Stop the veto 4

It’s time for all RACT members to stop ‘our’ Club yet again vetoing the move to lower speed limits in Tasmania. It is obvious to almost everyone but the RACT and the powerful transport industry lobby that the default speed limit on rural Tasmanian roads should be lowered from 100km/hr which is simply too high for safe travel on most of them (and there is nothing to stop the ones that are safe for a higher limit being marked as such).

The RACT argument that this approach is simplistic and that a package of measures is needed instead is nonsense. Taking this nearly cost-free first step need not and should not prevent other measures also being taken.

The RACT campaign seems more akin to a deliberate strategy for inaction than a responsible road safety position.

And unfortunately it is a strategy that has been successfully used to defeat each politically courageous (given the power of the road transport industry) attempt to lower Tasmanian speed limits during the past decade. Unless members now revolt, the latest proposal, like the equally sensible one to lower the speed limit within the CBD (also opposed by the RACT) will probably be again defeated.

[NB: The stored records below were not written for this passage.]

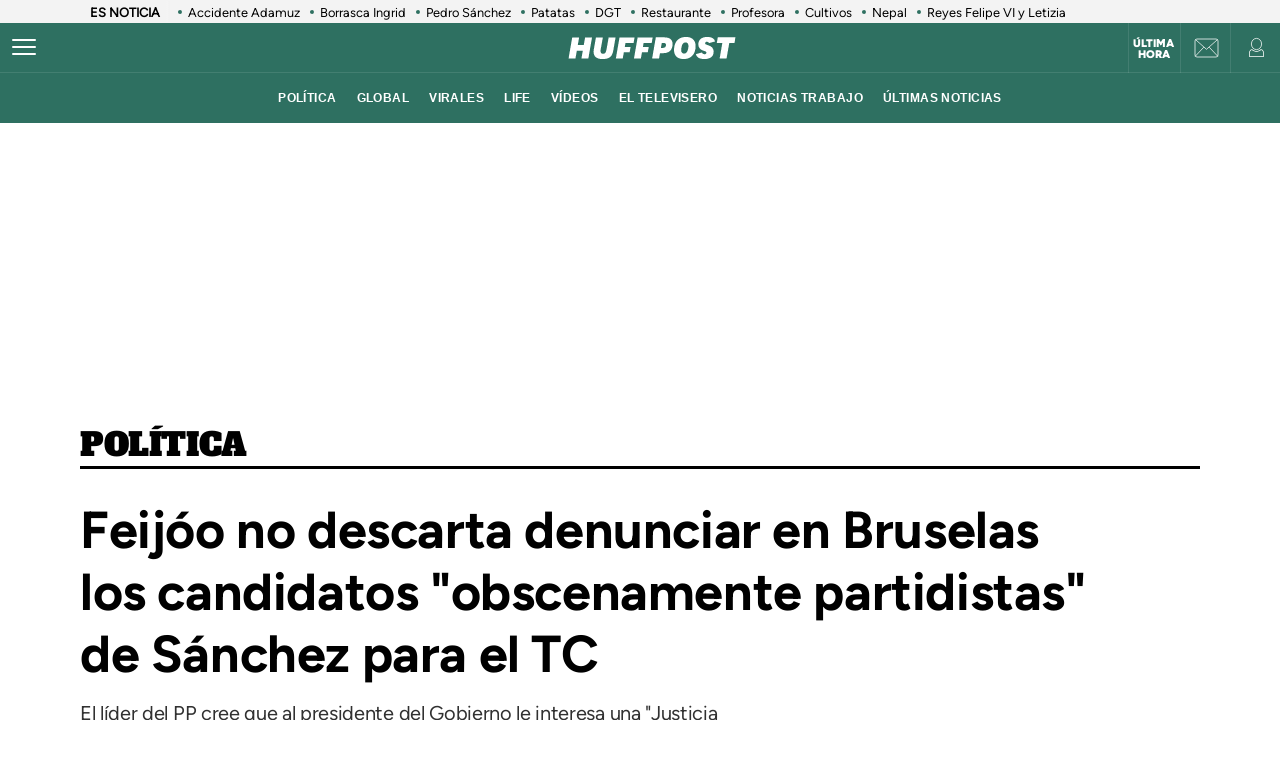

--- FILE ---
content_type: application/x-javascript;charset=utf-8
request_url: https://smetrics.huffingtonpost.es/id?d_visid_ver=5.5.0&d_fieldgroup=A&mcorgid=2387401053DB208C0A490D4C%40AdobeOrg&mid=37403983760363928820229720203078943054&ts=1769164930492
body_size: -39
content:
{"mid":"37403983760363928820229720203078943054"}

--- FILE ---
content_type: application/x-javascript
request_url: https://assets.adobedtm.com/0681c221600c/327c30e3d5b2/7126216f9146/RC2fe9afda845145e58b8b9b132d4820f4-source.min.js
body_size: 114
content:
// For license information, see `https://assets.adobedtm.com/0681c221600c/327c30e3d5b2/7126216f9146/RC2fe9afda845145e58b8b9b132d4820f4-source.js`.
_satellite.__registerScript('https://assets.adobedtm.com/0681c221600c/327c30e3d5b2/7126216f9146/RC2fe9afda845145e58b8b9b132d4820f4-source.min.js', "\"articulo\"==_satellite.getVar(\"pageType\")&&(-1!=DTM.events.readArticleID&&(clearInterval(DTM.events.readArticleID),DTM.notify(\"Event Listener cleaned <Read Article>\")),DTM.events.readArticleID=setTimeout((function(){DTM.trackEvent(\"readArticle\")}),6e4),DTM.notify(\"Event Listener added <Read Article>\"));");

--- FILE ---
content_type: application/x-javascript
request_url: https://assets.adobedtm.com/0681c221600c/327c30e3d5b2/7126216f9146/RCf5d57d6cb5a640f6add4f18868955740-source.min.js
body_size: 217
content:
// For license information, see `https://assets.adobedtm.com/0681c221600c/327c30e3d5b2/7126216f9146/RCf5d57d6cb5a640f6add4f18868955740-source.js`.
_satellite.__registerScript('https://assets.adobedtm.com/0681c221600c/327c30e3d5b2/7126216f9146/RCf5d57d6cb5a640f6add4f18868955740-source.min.js', "try{var maxTries=0;if(null!=document.querySelector(\".wgt0rk0\")){var flowcard_list=document.querySelector(\".wq2du5h\");flowcard_list.addEventListener(\"touchstart\",(function(){localStorage.setItem(\"flowcard\",\"flowcard_abierta\"),DTM.trackEvent(\"buttonClick\",{buttonName:\"flowcards\"})}))}else{function flowcardsView(){null!=document.querySelector(\".wgt0rk0\")?(clearInterval(t),document.querySelector(\".wq2du5h\").addEventListener(\"touchstart\",(function(){localStorage.setItem(\"flowcard\",\"flowcard_abierta\"),DTM.trackEvent(\"buttonClick\",{buttonName:\"flowcards\"})}))):30==maxTries?clearInterval(t):maxTries++}const t=setInterval(flowcardsView,500)}}catch(e){}");

--- FILE ---
content_type: application/javascript; charset=utf-8
request_url: https://fundingchoicesmessages.google.com/f/AGSKWxXJy1okaQzbyVkfG0Axxol4zFWqXlefMLdQV8NRVSrSVasplOydmiCThJDIxjYhifaVxCQLbRs-InZfCe2UaL_z0WGb3e1AhL7ppfNUiHCaeEvPjYGHZAGPpHyl077IriAibnLh8KYVxKuEBGigTjoGh0Gf8LwTXzEc72hDNFCpVfwliVlqzxnS633z/_/googleadsmodule./60x468..br/ads/?adspot_&forceadv=
body_size: -1290
content:
window['0a5e8c7b-5a05-459c-8968-ba855ce1375e'] = true;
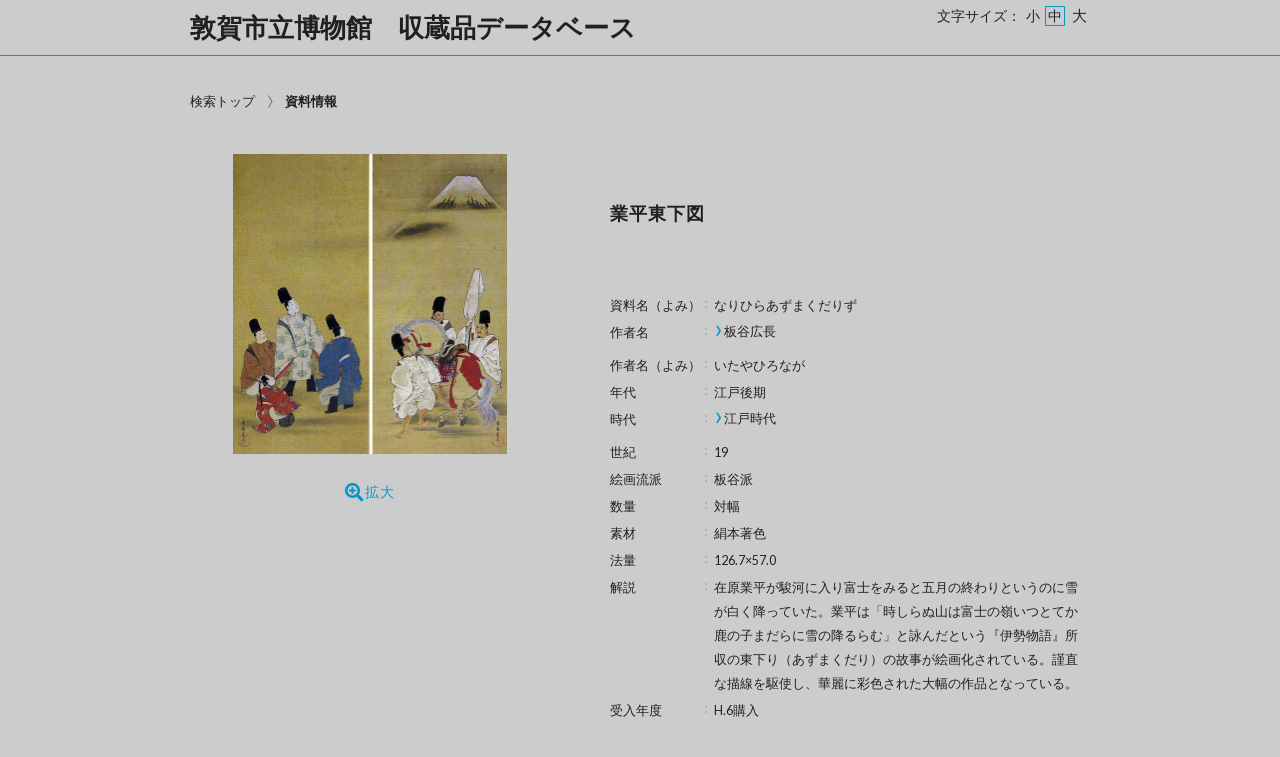

--- FILE ---
content_type: text/css
request_url: https://jmapps.ne.jp/tsuruga/ver_2/website00/css/common/func/reset.css
body_size: 2327
content:
@charset "UTF-8";

/* ---------------------------------------------------------------------
*
*    デフォルトスタイルリセット（Yahoo! User Interface 3.3.0@201102）
*
* ------------------------------------------------------------------- */

html{
	color:#444;
	background:#FFF;
}
body,
div,
dl,
dt,
dd,
ul,
ol,
li,
h1,
h2,
h3,
h4,
h5,
h6,
pre,
code,
form,
fieldset,
legend,
input,
textarea,
p,
blockquote,
th,
td {
	margin:0;
	padding:0;
}
table {
	border-collapse:collapse;
	border-spacing:0;
}
fieldset,
img {
	border:0;
}
address,
caption,
cite,
code,
dfn,
/*em,
strong,*/
th,
var {
	font-style:normal;
	font-weight:normal;
}
div:not(#popup-body) li {
	list-style:none;
}

caption,
th {
	text-align:left;
}
q:before,
q:after {
	content:'';
}

input,
textarea,
select {
	font-family:inherit;
	font-size:inherit;
	font-weight:inherit;
}
input,
textarea,
select {
	*font-size:100%;
}
legend {
	color:#000;
}
a {
	/*outline: none; */
	/* 点線削除 */
}
img {
	vertical-align: top;
}


/* ---------------------------------------------------------------------
*
*    フォント指定日本語（Yahoo! User Interface 3.3.0@201102）
*
* ------------------------------------------------------------------- */
body {
	font:13px/1.231 "Osaka", "ＭＳ Ｐゴシック", Arial, sans-serif;
	*font-size:small; /* for IE */
	*font:x-small; /* for IE in quirks mode */
}
select,
input,
button,
textarea {
	font:99% "Osaka", "ＭＳ Ｐゴシック", Arial, sans-serif;
}
table {
	font-size:inherit;
	font:100%;
}
pre,
code,
kbd,
samp,
tt {
	font-family:"ＭＳ ゴシック", "MS Gothic", "Osaka－等幅", Osaka-mono, monospace;
	*font-size:108%;
	line-height:100%;
}


/* ---------------------------------------------------------------------
*
*    ■共通用のCSS
*
*    ■フォントサイズ見本（基本サイズ13px）
*    ・10px	77%    ・11px	85%    ・12px	93%    ・13px	100%
*    ・14px	108%   ・15px	116%   ・16px	124%   ・17px	131%
*    ・18px	139%   ・19px	147%   ・20px	154%   ・21px	162%
*    ・22px	170%   ・23px	177%   ・24px	185%   ・25px	193%
*    ・26px	200%
*
* ------------------------------------------------------------------- */
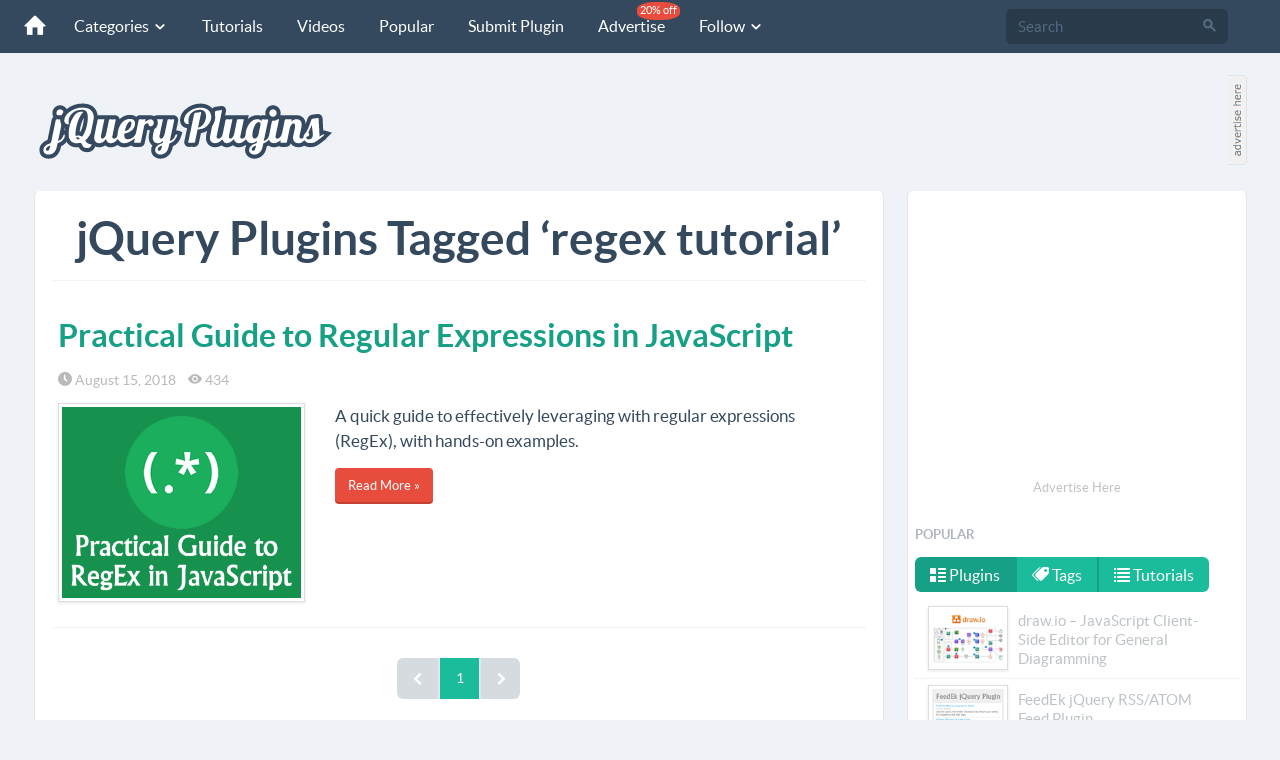

--- FILE ---
content_type: text/html; charset=utf-8
request_url: https://www.google.com/recaptcha/api2/aframe
body_size: 270
content:
<!DOCTYPE HTML><html><head><meta http-equiv="content-type" content="text/html; charset=UTF-8"></head><body><script nonce="VOvBd4mzODc2ZTrYN2BnFQ">/** Anti-fraud and anti-abuse applications only. See google.com/recaptcha */ try{var clients={'sodar':'https://pagead2.googlesyndication.com/pagead/sodar?'};window.addEventListener("message",function(a){try{if(a.source===window.parent){var b=JSON.parse(a.data);var c=clients[b['id']];if(c){var d=document.createElement('img');d.src=c+b['params']+'&rc='+(localStorage.getItem("rc::a")?sessionStorage.getItem("rc::b"):"");window.document.body.appendChild(d);sessionStorage.setItem("rc::e",parseInt(sessionStorage.getItem("rc::e")||0)+1);localStorage.setItem("rc::h",'1769360274749');}}}catch(b){}});window.parent.postMessage("_grecaptcha_ready", "*");}catch(b){}</script></body></html>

Members should ask two things – one, will the RACT cease speaking out on this issue until members can have a say, and two – what mechanisms are in place for members to be consulted on this and other contentious public policy issues. For example, a recent Saturday Mercury article quoted the RACT Public Policy General Manager as saying that ´´RACT members believed the introduction of lower alcohol limits would unintentionally catch people who were trying to do the right thing without addressing the real issue´´. How exactly do they know what ‘we’ think?

I wrote to the RACT about six months ago – the last time they tried to stifle sensible debate on lower speed limits. I asked them then how members could have a say on the speed limits issue. I received an initial courtesy letter promising to get back to me on this. I am still waiting.